- [Work instruction] Could you filter the records below and keep only the lines with the word "camera"?

Dataset entries:
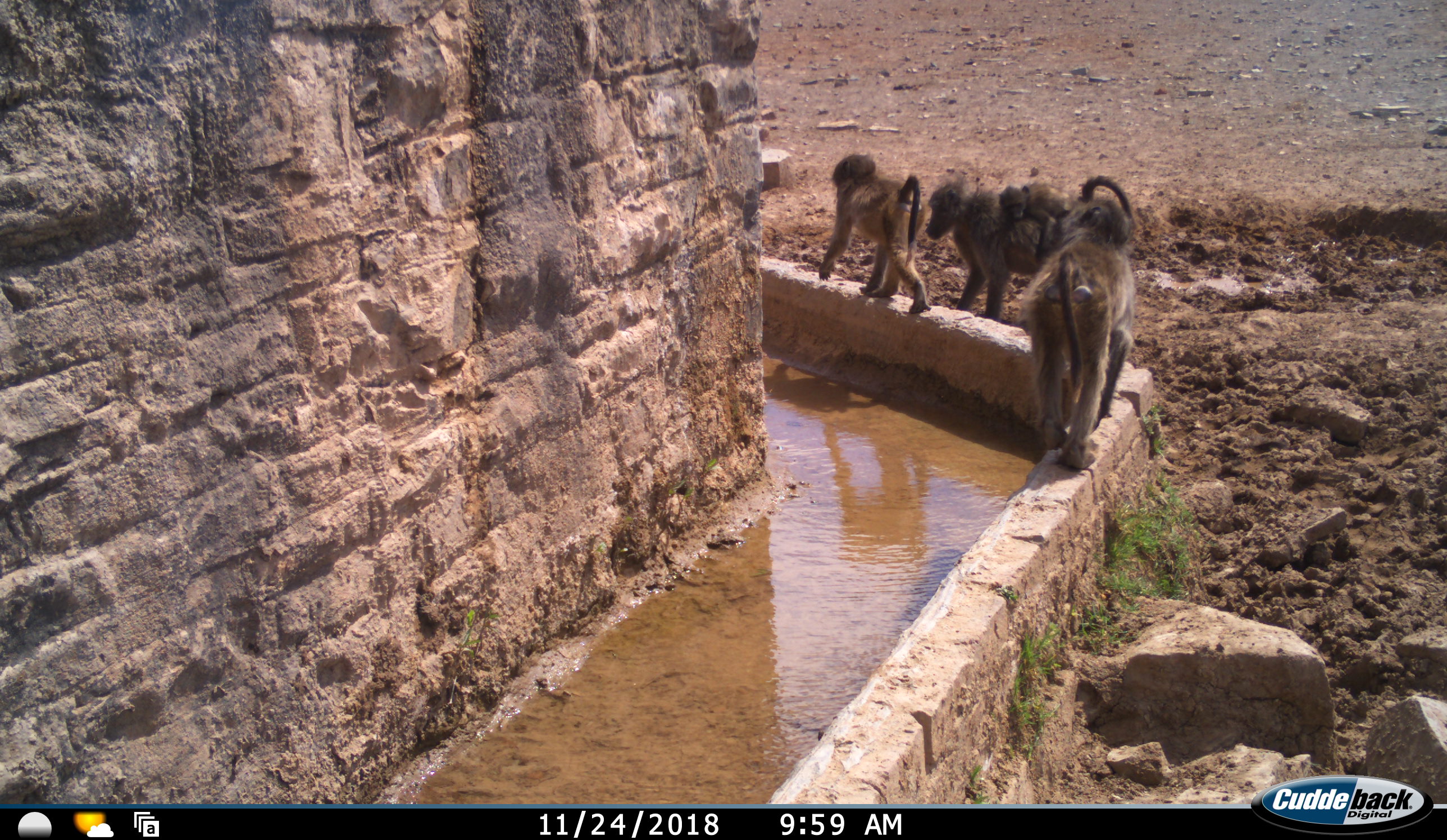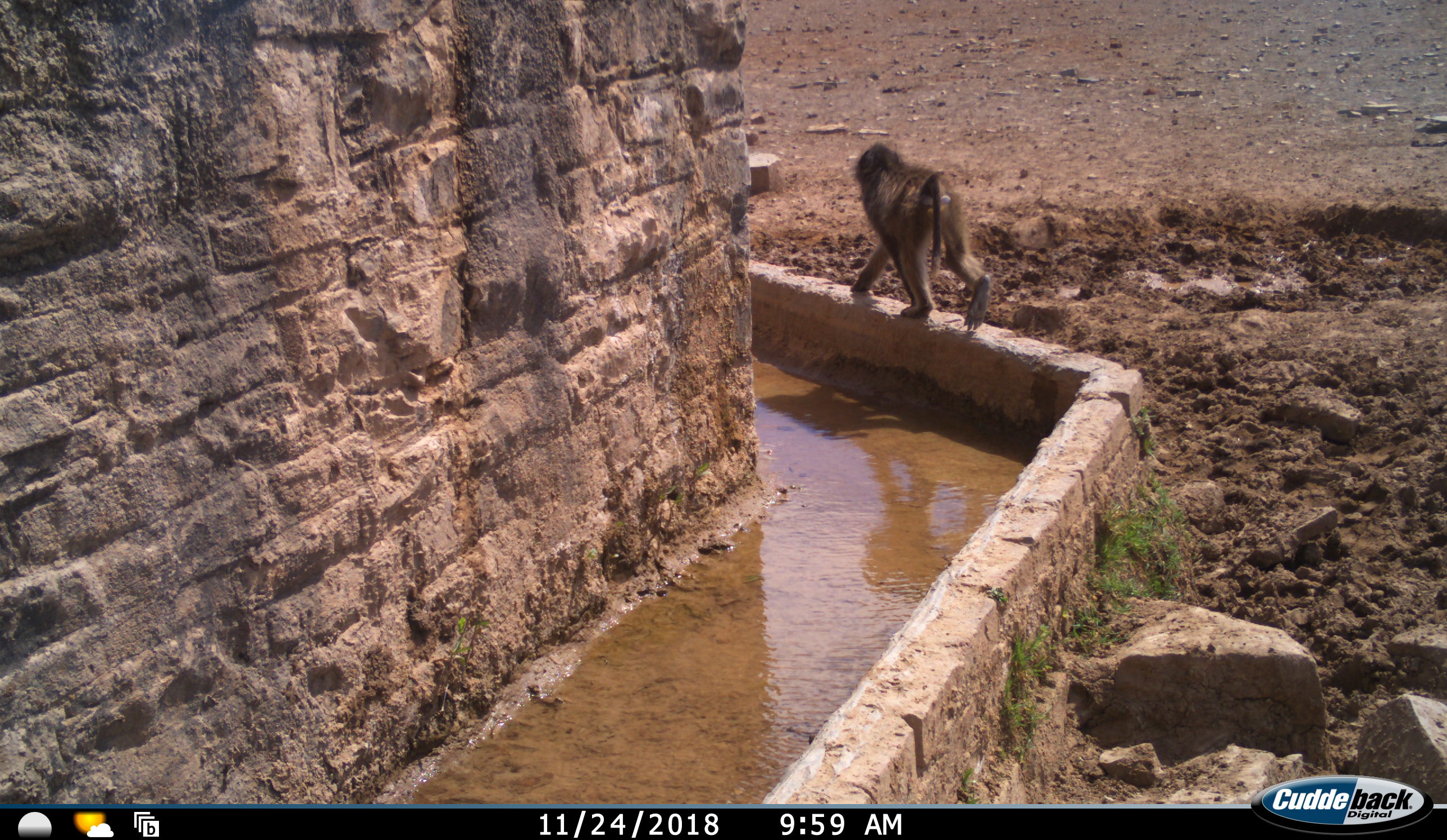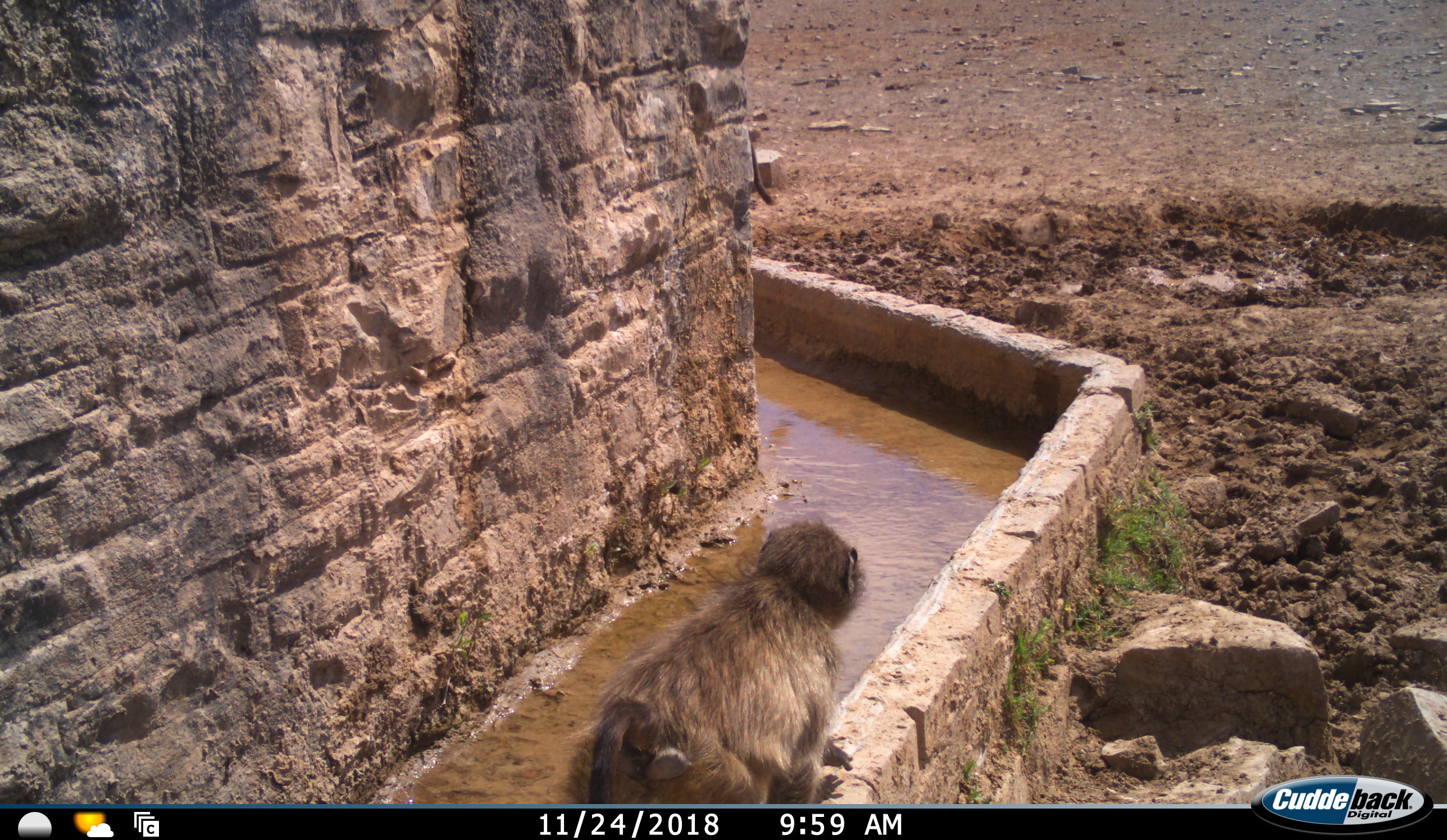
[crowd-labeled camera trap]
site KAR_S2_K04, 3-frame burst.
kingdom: Animalia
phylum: Chordata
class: Mammalia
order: Primates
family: Cercopithecidae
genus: Papio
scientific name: Papio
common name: baboon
Baboon (Papio), count 5. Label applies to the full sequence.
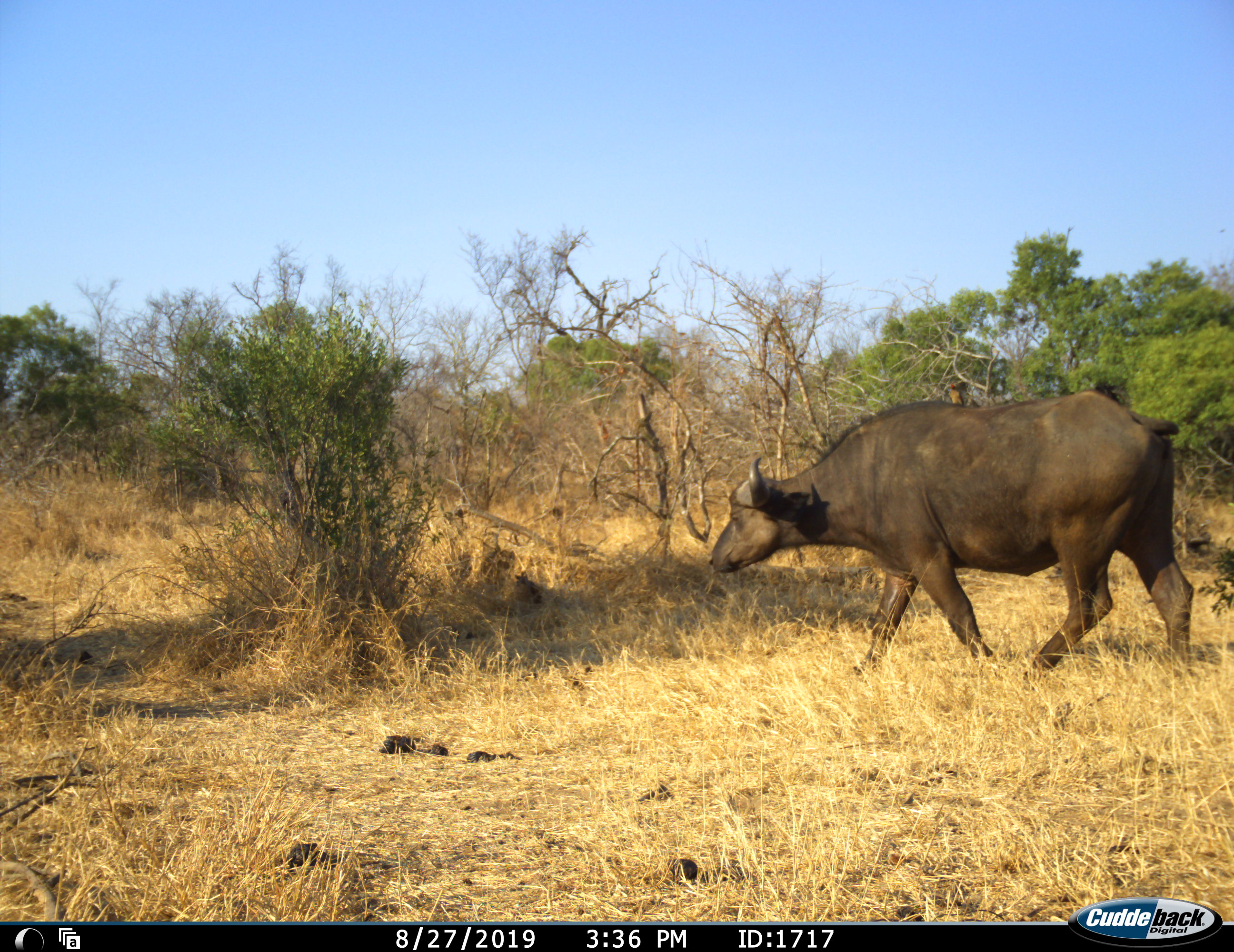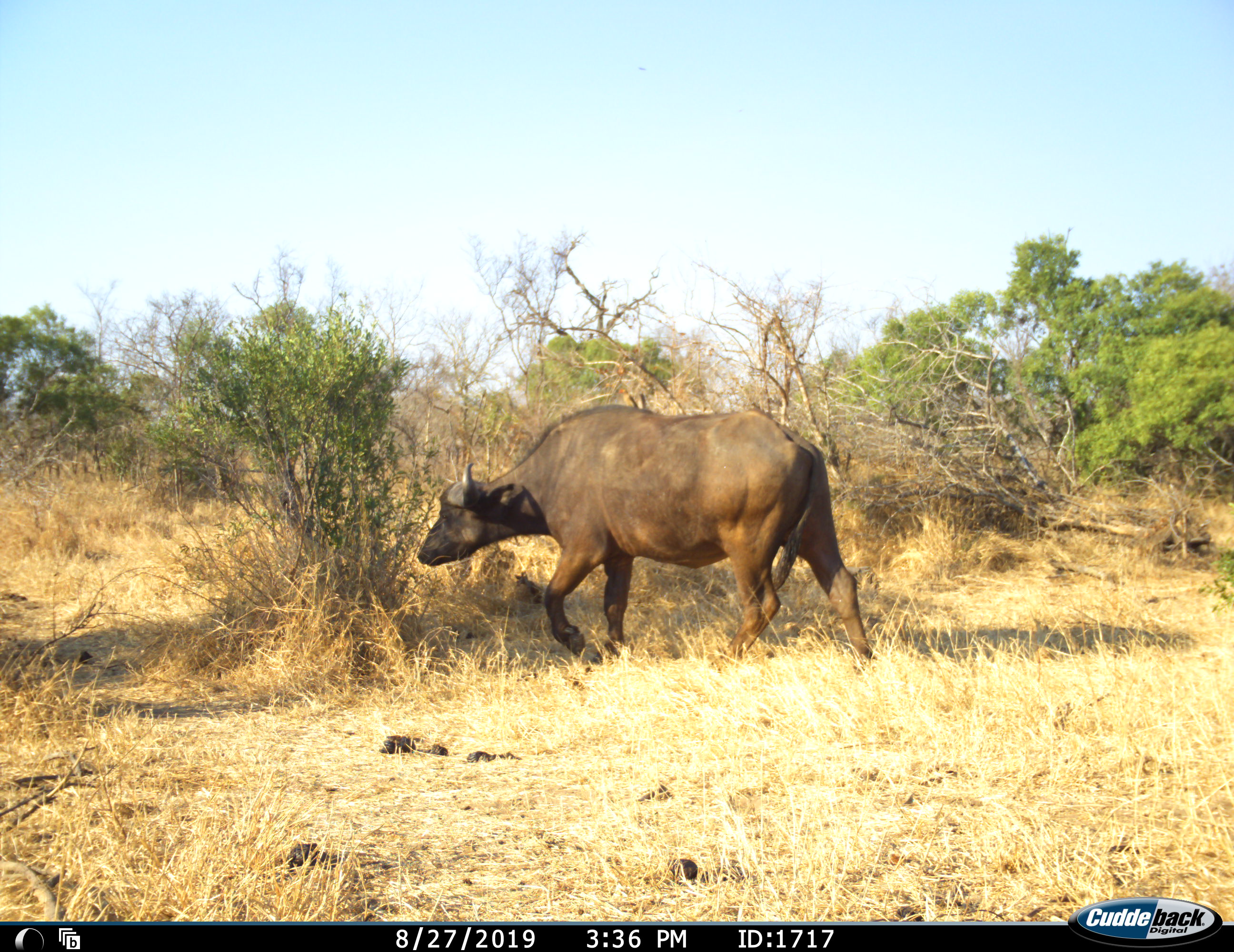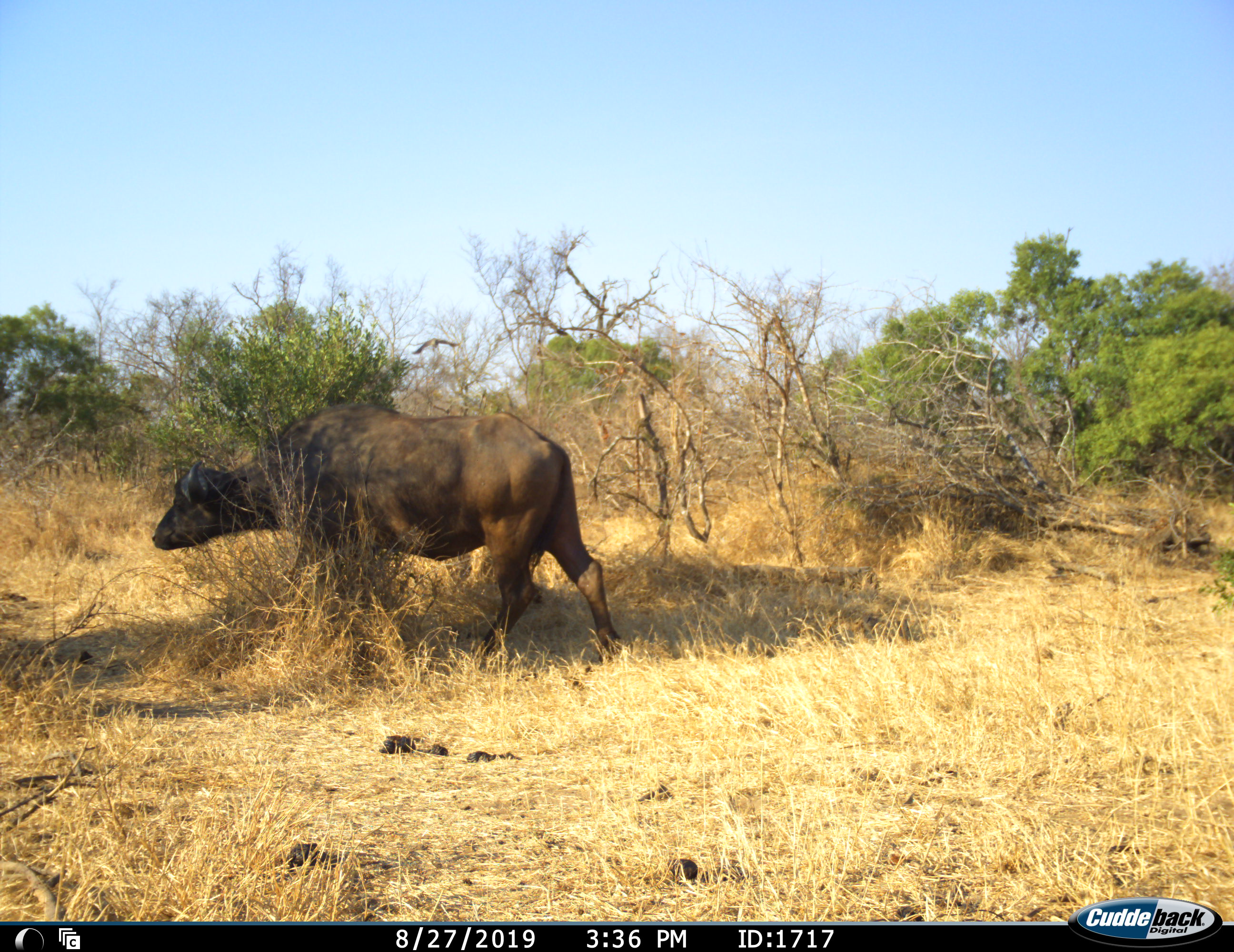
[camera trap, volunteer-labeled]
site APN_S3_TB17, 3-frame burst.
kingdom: Animalia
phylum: Chordata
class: Mammalia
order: Artiodactyla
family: Bovidae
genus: Syncerus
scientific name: Syncerus caffer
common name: african buffalo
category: buffalo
Buffalo (african buffalo) (Syncerus caffer), count 1. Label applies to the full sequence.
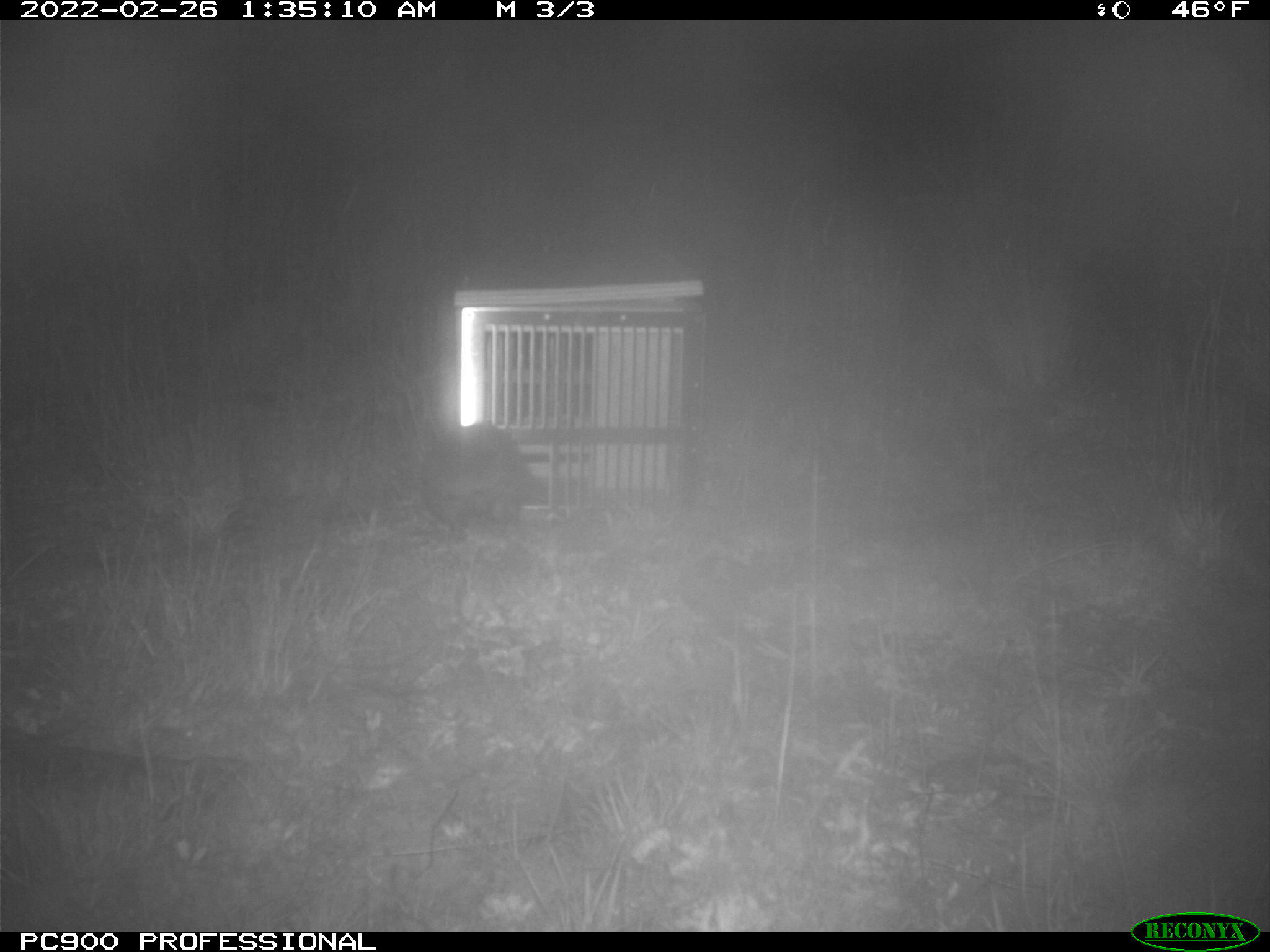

- [Response to this task]
[crowd-labeled camera trap]
[camera trap, volunteer-labeled]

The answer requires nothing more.